Alguém batia na porta da frente de minha casa. Talvez Katniss estivesse arrependida por sua não-resposta e estava ali, com o rabo entre as pernas tentando proferir as duas palavrinhas mágicas. Fui até a sala e ao atender, Gale é quem se postava a minha frente, carrancudo, mas com os olhos serenos.

_Oi, Peeta.

_Ei - foi só o que pude dizer -.

_Posso entrar?

Estendi uma das mãos abrindo caminho a Gale e pedi que ele se sentasse em uma das poltronas de minha sala. Não era exatamente confortável tê-lo ali. Nunca fomos próximos. Gale não fazia parte do meu círculo de relações e nosso amor pela mesma mulher ainda dificultava essa aproximação.

_Pois bem - começou ele - Precisava muito falar com você.

_Porque não Katniss? - respondi seco -.

_Katniss não é exatamente a cabeça pensante do casal.

Sorri repuxando os lábios, meio saudosista, meio sarcástico. Gale me acompanhou, sem muito entusiasmo.

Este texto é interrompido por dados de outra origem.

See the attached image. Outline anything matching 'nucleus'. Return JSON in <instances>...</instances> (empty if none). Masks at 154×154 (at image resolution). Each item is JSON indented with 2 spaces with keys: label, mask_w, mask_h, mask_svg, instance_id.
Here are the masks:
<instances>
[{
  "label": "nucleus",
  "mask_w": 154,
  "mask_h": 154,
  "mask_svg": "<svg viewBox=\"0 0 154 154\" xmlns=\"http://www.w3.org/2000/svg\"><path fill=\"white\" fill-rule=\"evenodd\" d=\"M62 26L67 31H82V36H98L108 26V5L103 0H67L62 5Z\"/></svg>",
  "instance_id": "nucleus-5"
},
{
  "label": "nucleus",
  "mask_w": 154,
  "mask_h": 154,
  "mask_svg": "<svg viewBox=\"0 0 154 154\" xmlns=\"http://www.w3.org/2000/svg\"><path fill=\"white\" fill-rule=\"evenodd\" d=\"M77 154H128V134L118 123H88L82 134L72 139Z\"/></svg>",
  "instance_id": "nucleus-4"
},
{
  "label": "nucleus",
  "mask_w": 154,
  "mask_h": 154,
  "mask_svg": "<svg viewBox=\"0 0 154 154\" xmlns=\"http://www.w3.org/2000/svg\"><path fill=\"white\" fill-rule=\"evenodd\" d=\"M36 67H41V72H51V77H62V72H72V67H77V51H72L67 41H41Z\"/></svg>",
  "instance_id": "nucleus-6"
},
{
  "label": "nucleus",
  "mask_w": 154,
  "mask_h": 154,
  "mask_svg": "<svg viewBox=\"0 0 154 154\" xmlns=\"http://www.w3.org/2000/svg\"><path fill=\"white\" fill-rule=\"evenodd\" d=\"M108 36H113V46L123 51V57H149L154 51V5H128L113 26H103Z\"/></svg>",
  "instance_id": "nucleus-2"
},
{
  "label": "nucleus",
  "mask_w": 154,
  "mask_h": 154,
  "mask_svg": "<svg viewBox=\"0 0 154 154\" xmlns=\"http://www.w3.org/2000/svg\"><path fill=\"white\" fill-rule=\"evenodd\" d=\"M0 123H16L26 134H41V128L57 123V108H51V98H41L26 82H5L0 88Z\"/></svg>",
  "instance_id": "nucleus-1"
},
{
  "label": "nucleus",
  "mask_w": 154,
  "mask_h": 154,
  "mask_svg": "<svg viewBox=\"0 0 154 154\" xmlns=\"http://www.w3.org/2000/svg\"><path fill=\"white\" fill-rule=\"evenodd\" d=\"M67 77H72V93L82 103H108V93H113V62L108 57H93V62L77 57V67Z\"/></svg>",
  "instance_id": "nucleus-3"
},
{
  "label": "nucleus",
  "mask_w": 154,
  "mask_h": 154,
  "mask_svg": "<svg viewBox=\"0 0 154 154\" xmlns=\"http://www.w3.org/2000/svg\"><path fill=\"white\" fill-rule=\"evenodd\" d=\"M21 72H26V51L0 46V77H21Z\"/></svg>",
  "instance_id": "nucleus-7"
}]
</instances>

A palavra casal ainda ressoava em meus tímpanos.

_Você sabe que viemos, eu e alguns companheiros, do Distrito 2 até aqui à serviço do governo, não sabe?

_Sei, sim. Plutarch nos disse.

_É sobre isso que preciso falar com você.

Gale respirou fundo parecendo se perguntar se era mesmo aconselhável falar comigo. A dúvida franzia seu cenho.

_Olha, nós não viemos aqui fazer censo nenhum. Quando decidimos pelos Jogos em nome de uma vingança contra a Capital…

_Eu não decidi isso - interrompi-o -.

_Que seja. A maioria decidiu. E sendo isso decidido, todos sabiam que haveria um preço. Acontece que um dos moradores da antiga Capital soube dessa decisão antes da hora e matou um dos nossos cidadãos a facadas e fugiu.